If nuclear transparency is demanded from Iran, the same should be applied to Israel
The recent statements by senior American and Israeli officials about Iran's nuclear capabilities seem to have been well orchestrated. They were issued in tandem and the pronouncements are so similar as to suggest the same pen formulated them.
Last Thursday, Israeli Defence Minister Shaul Mofaz said that in less than a year, Iran would be on its way to making a nuclear weapon.
Mofaz was repeating what Mossad chief Meir Dagan had said in an appearance before the Knesset's Foreign Affairs and Defence Committee last Tuesday: "By the end of 2005, Iran will have reached the point of no return in its technology for manufacturing nuclear bombs. Three to four years later it will be able to build a nuclear bomb."
Mofaz went on to say that an Israeli pre-emptive strike against Iran could not be ruled out.

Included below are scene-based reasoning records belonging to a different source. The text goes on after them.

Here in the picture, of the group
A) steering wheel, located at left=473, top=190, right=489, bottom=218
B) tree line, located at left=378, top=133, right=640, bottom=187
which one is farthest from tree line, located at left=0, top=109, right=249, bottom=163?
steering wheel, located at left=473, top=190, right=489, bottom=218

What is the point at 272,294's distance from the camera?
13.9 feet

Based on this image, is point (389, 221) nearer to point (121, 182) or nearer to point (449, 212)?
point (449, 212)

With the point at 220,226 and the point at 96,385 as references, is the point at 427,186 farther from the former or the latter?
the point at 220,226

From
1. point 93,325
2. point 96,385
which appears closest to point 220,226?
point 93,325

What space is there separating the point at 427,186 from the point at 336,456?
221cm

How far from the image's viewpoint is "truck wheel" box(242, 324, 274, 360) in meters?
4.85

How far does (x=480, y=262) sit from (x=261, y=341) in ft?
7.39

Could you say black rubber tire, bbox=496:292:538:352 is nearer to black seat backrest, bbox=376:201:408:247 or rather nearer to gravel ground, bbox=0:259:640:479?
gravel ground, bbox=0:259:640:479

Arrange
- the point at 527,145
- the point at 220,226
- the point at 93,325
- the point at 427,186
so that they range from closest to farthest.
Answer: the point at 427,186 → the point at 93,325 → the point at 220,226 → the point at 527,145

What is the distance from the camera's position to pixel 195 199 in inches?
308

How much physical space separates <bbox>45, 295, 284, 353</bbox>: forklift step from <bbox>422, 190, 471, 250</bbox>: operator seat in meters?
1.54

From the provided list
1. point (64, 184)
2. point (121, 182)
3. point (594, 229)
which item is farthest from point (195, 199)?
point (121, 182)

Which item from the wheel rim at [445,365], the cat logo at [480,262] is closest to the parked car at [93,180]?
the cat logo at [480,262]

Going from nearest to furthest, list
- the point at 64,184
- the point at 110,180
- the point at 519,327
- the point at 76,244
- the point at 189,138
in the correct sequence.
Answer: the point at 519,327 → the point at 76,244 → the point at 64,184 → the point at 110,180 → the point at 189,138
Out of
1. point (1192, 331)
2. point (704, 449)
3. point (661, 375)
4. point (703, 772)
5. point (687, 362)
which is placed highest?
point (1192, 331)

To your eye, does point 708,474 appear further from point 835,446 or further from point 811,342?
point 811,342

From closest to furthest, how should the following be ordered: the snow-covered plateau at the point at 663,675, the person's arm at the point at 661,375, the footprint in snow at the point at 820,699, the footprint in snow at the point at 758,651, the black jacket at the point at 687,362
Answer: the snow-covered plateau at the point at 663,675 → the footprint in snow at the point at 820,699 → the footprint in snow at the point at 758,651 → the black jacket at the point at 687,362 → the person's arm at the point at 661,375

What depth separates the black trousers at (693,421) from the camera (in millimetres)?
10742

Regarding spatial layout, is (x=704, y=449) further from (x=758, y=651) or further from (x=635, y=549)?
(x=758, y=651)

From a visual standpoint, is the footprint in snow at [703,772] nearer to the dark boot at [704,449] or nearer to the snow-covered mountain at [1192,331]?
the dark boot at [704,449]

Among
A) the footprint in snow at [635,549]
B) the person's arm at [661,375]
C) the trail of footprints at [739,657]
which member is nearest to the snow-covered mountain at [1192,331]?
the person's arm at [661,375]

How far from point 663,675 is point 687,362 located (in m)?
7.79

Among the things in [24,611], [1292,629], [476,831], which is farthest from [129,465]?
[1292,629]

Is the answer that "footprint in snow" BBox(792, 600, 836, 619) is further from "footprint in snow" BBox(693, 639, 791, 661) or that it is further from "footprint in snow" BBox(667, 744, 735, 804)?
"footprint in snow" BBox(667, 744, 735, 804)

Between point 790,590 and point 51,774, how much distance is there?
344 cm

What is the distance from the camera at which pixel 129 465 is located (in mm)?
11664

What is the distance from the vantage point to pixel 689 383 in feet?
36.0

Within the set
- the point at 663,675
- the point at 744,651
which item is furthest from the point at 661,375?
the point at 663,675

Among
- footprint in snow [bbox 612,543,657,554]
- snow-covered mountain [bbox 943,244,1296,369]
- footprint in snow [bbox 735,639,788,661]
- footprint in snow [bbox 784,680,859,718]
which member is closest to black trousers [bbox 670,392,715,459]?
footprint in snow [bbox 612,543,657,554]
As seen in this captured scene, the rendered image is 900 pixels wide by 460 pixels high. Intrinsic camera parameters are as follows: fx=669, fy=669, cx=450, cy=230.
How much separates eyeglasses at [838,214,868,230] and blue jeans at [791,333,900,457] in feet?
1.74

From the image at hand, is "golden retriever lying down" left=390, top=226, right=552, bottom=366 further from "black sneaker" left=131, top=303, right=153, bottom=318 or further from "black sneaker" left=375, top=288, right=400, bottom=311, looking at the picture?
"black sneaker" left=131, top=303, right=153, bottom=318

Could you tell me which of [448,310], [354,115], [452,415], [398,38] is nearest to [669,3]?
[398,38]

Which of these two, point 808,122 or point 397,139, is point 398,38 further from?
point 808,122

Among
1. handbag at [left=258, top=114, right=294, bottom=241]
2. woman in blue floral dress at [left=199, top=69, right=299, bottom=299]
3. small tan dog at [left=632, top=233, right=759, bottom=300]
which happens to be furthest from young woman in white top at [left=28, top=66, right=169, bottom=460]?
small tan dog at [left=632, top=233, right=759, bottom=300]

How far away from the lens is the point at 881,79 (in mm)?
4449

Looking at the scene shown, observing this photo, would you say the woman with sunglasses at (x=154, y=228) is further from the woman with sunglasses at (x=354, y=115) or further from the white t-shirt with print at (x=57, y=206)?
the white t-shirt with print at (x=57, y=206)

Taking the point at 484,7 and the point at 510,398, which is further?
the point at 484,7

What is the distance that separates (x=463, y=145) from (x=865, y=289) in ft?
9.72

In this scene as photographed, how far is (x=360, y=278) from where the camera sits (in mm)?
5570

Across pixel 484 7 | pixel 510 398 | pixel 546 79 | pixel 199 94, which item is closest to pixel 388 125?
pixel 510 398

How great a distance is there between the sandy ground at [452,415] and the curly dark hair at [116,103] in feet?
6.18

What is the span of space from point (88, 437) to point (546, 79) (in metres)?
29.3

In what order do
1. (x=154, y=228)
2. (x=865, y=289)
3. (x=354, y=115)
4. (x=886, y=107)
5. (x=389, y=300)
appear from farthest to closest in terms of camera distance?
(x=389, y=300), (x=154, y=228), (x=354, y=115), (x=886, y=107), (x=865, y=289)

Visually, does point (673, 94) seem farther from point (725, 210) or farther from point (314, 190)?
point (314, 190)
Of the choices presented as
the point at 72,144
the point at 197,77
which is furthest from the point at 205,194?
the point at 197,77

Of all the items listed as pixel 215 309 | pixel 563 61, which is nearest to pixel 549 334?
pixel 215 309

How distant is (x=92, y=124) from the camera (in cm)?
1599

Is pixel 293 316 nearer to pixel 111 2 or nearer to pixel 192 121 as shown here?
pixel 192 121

The Israeli comments went hand in hand with those echoed in Washington. Last week, and on the day that George W. Bush was sworn in for his second term, US Vice-President Dick Cheney said that Iran was "right at the top of the list" of what he described as "global trouble spots".
Cheney, too, said that Israel would most probably attack Iran.
It seems that Mofaz and Cheney are working for the same administration. Undoubtedly, the region should be free of all nuclear weapons. Iran should definitely comply with international regulations governing nuclear programmes.
And so should Israel, which has neither signed the Non-Proliferation Treaty nor allowed its activities to be monitored by the International Atomic Energy Agency. If transparency is demanded from Iran, the same should be applied to Israel.
The real question is why tensions are being heightened now when there are serious developments taking place on two important fronts Iraq and the Palestinian Occupied Territories.